#### Goal
Locate every line in the entries below that contains the string "patch" and copy each of those lines out, treating uppercase and lowercase letters as different.

#### Records
----------------------------------------
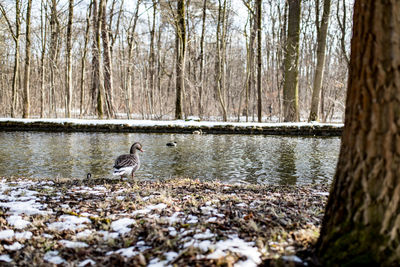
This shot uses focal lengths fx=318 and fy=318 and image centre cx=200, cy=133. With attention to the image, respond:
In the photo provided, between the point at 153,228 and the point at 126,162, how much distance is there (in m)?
3.54

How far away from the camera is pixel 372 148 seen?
7.41ft

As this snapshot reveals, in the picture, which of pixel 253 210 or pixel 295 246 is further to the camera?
pixel 253 210

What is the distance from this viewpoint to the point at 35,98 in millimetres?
36469

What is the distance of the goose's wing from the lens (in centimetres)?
664

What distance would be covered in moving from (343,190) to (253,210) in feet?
5.44

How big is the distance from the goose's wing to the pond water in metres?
1.26

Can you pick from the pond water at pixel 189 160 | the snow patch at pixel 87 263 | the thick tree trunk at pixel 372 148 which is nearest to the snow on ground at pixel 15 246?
the snow patch at pixel 87 263

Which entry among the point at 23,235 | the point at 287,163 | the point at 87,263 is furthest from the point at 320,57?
the point at 87,263

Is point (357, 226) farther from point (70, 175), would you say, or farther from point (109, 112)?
point (109, 112)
----------------------------------------
#### Output for this exercise
Can you pick from the pond water at pixel 189 160 | the snow patch at pixel 87 263 | the thick tree trunk at pixel 372 148 which is nearest to the snow on ground at pixel 15 246?
the snow patch at pixel 87 263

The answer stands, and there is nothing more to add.